Top of INPUT
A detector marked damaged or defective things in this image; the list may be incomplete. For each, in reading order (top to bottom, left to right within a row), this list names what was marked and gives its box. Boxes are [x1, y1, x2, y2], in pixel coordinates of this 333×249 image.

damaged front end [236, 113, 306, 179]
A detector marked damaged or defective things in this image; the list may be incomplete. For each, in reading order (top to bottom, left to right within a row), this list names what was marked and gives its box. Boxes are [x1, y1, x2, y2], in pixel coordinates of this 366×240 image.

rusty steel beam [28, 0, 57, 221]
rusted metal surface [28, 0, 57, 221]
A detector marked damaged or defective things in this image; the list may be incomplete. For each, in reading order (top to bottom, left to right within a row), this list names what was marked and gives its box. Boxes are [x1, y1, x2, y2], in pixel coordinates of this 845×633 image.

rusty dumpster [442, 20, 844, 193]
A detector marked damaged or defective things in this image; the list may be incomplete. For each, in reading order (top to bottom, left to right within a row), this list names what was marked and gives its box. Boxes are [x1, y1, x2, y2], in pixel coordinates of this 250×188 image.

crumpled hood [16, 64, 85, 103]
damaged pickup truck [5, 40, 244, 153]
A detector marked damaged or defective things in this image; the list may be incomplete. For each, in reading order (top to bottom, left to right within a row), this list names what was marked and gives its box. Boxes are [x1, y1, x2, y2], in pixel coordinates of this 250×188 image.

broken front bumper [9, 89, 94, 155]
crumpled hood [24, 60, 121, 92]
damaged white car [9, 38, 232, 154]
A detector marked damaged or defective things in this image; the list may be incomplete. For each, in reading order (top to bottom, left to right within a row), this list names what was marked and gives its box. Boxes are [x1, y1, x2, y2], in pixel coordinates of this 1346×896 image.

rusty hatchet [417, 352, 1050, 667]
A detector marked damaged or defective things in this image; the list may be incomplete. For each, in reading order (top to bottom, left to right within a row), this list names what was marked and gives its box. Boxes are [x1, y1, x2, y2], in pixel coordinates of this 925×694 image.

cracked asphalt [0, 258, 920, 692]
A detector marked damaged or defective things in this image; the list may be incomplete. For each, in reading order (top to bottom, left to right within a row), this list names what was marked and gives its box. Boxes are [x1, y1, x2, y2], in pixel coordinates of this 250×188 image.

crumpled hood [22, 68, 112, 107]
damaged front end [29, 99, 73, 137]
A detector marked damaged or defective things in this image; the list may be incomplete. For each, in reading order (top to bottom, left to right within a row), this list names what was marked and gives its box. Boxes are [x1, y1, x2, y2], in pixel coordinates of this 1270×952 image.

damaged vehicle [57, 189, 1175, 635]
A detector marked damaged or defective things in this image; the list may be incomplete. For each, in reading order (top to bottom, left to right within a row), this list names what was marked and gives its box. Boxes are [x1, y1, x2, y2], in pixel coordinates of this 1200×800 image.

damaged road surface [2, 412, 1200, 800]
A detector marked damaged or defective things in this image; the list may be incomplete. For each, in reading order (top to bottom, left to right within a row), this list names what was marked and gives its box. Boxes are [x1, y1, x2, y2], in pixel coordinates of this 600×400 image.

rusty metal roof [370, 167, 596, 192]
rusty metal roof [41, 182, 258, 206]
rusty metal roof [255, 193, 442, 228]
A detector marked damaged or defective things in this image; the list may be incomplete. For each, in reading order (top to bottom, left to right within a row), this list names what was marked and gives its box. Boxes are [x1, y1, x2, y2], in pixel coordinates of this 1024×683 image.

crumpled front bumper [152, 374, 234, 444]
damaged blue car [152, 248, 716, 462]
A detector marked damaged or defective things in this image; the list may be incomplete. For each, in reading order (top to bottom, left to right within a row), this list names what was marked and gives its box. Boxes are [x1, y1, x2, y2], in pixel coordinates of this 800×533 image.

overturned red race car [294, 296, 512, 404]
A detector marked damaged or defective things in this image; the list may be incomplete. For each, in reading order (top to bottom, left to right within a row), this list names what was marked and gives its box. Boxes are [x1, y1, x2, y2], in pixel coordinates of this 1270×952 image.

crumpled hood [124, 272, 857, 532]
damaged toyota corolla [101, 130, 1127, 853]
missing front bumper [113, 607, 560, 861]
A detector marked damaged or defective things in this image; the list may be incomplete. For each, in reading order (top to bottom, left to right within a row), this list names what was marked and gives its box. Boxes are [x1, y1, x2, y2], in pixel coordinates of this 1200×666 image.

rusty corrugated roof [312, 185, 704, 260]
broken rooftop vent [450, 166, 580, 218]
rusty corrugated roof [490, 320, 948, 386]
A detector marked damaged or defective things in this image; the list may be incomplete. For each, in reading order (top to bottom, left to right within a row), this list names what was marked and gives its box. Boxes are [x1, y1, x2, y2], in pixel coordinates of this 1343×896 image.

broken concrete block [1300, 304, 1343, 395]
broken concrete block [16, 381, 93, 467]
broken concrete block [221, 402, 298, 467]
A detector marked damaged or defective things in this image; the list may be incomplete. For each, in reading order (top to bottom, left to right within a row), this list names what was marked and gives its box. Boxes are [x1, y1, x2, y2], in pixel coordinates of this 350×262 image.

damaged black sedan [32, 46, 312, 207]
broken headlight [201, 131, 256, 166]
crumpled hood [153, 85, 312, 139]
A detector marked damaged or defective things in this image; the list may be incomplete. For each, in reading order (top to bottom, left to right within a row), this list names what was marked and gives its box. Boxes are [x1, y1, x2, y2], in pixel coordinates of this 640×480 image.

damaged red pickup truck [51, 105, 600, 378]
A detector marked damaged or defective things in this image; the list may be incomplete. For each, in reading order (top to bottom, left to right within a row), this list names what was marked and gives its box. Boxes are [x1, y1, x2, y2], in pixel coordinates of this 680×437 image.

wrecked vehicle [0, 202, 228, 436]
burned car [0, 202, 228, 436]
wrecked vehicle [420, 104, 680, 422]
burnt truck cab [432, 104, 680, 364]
Bottom of INPUT
◆ **REQUIRED WORK**
All of the records above are to be returned exactly as they stand.

◆ **OUTPUT FOR THIS EXERCISE**
A detector marked damaged or defective things in this image; the list may be incomplete. For each, in reading order (top to bottom, left to right within a row), this list names what was marked and gives its box. Boxes are [x1, y1, x2, y2], in pixel coordinates of this 333×249 image.

damaged front end [236, 113, 306, 179]
A detector marked damaged or defective things in this image; the list may be incomplete. For each, in reading order (top to bottom, left to right within a row), this list names what was marked and gives its box. Boxes are [x1, y1, x2, y2], in pixel coordinates of this 366×240 image.

rusty steel beam [28, 0, 57, 221]
rusted metal surface [28, 0, 57, 221]
A detector marked damaged or defective things in this image; the list may be incomplete. For each, in reading order (top to bottom, left to right within a row), this list names what was marked and gives its box. Boxes are [x1, y1, x2, y2], in pixel coordinates of this 845×633 image.

rusty dumpster [442, 20, 844, 193]
A detector marked damaged or defective things in this image; the list may be incomplete. For each, in reading order (top to bottom, left to right within a row), this list names what was marked and gives its box. Boxes are [x1, y1, x2, y2], in pixel coordinates of this 250×188 image.

crumpled hood [16, 64, 85, 103]
damaged pickup truck [5, 40, 244, 153]
A detector marked damaged or defective things in this image; the list may be incomplete. For each, in reading order (top to bottom, left to right within a row), this list names what was marked and gives its box. Boxes are [x1, y1, x2, y2], in pixel coordinates of this 250×188 image.

broken front bumper [9, 89, 94, 155]
crumpled hood [24, 60, 121, 92]
damaged white car [9, 38, 232, 154]
A detector marked damaged or defective things in this image; the list may be incomplete. For each, in reading order (top to bottom, left to right within a row), this list names what was marked and gives its box. Boxes are [x1, y1, x2, y2], in pixel coordinates of this 1346×896 image.

rusty hatchet [417, 352, 1050, 667]
A detector marked damaged or defective things in this image; the list may be incomplete. For each, in reading order (top to bottom, left to right within a row), this list names what was marked and gives its box. Boxes are [x1, y1, x2, y2], in pixel coordinates of this 925×694 image.

cracked asphalt [0, 258, 920, 692]
A detector marked damaged or defective things in this image; the list may be incomplete. For each, in reading order (top to bottom, left to right within a row), this list names what was marked and gives its box. Boxes are [x1, y1, x2, y2], in pixel coordinates of this 250×188 image.

crumpled hood [22, 68, 112, 107]
damaged front end [29, 99, 73, 137]
A detector marked damaged or defective things in this image; the list may be incomplete. For each, in reading order (top to bottom, left to right within a row), this list names what was marked and gives its box. Boxes are [x1, y1, x2, y2], in pixel coordinates of this 1270×952 image.

damaged vehicle [57, 189, 1175, 635]
A detector marked damaged or defective things in this image; the list may be incomplete. For each, in reading order (top to bottom, left to right within a row), this list names what was marked and gives its box. Boxes are [x1, y1, x2, y2], in pixel coordinates of this 1200×800 image.

damaged road surface [2, 412, 1200, 800]
A detector marked damaged or defective things in this image; the list may be incomplete. For each, in reading order (top to bottom, left to right within a row), this list names what was marked and gives its box. Boxes are [x1, y1, x2, y2], in pixel coordinates of this 600×400 image.

rusty metal roof [370, 167, 596, 192]
rusty metal roof [41, 182, 258, 206]
rusty metal roof [255, 193, 442, 228]
A detector marked damaged or defective things in this image; the list may be incomplete. For each, in reading order (top to bottom, left to right within a row), this list names what was marked and gives its box. Boxes are [x1, y1, x2, y2], in pixel coordinates of this 1024×683 image.

crumpled front bumper [152, 374, 234, 444]
damaged blue car [152, 248, 716, 462]
A detector marked damaged or defective things in this image; the list may be incomplete. For each, in reading order (top to bottom, left to right within a row), this list names what was marked and gives its box. Boxes are [x1, y1, x2, y2], in pixel coordinates of this 800×533 image.

overturned red race car [294, 296, 512, 404]
A detector marked damaged or defective things in this image; the list may be incomplete. For each, in reading order (top to bottom, left to right within a row), this list names what was marked and gives its box. Boxes are [x1, y1, x2, y2], in pixel coordinates of this 1270×952 image.

crumpled hood [124, 272, 857, 532]
damaged toyota corolla [101, 130, 1127, 853]
missing front bumper [113, 607, 560, 861]
A detector marked damaged or defective things in this image; the list may be incomplete. For each, in reading order (top to bottom, left to right within a row), this list names what was marked and gives its box. Boxes are [x1, y1, x2, y2], in pixel coordinates of this 1200×666 image.

rusty corrugated roof [312, 185, 704, 260]
broken rooftop vent [450, 166, 580, 218]
rusty corrugated roof [490, 320, 948, 386]
A detector marked damaged or defective things in this image; the list may be incomplete. For each, in reading order (top to bottom, left to right within a row), this list names what was marked and gives its box. Boxes are [x1, y1, x2, y2], in pixel coordinates of this 1343×896 image.

broken concrete block [1300, 304, 1343, 395]
broken concrete block [16, 381, 93, 467]
broken concrete block [221, 402, 298, 467]
A detector marked damaged or defective things in this image; the list may be incomplete. For each, in reading order (top to bottom, left to right within a row), this list names what was marked and gives its box. Boxes are [x1, y1, x2, y2], in pixel coordinates of this 350×262 image.

damaged black sedan [32, 46, 312, 207]
broken headlight [201, 131, 256, 166]
crumpled hood [153, 85, 312, 139]
A detector marked damaged or defective things in this image; the list may be incomplete. For each, in reading order (top to bottom, left to right within a row), this list names what was marked and gives its box. Boxes are [x1, y1, x2, y2], in pixel coordinates of this 640×480 image.

damaged red pickup truck [51, 105, 600, 378]
A detector marked damaged or defective things in this image; the list may be incomplete. For each, in reading order (top to bottom, left to right within a row), this list names what was marked and gives its box. Boxes are [x1, y1, x2, y2], in pixel coordinates of this 680×437 image.

wrecked vehicle [0, 202, 228, 436]
burned car [0, 202, 228, 436]
wrecked vehicle [420, 104, 680, 422]
burnt truck cab [432, 104, 680, 364]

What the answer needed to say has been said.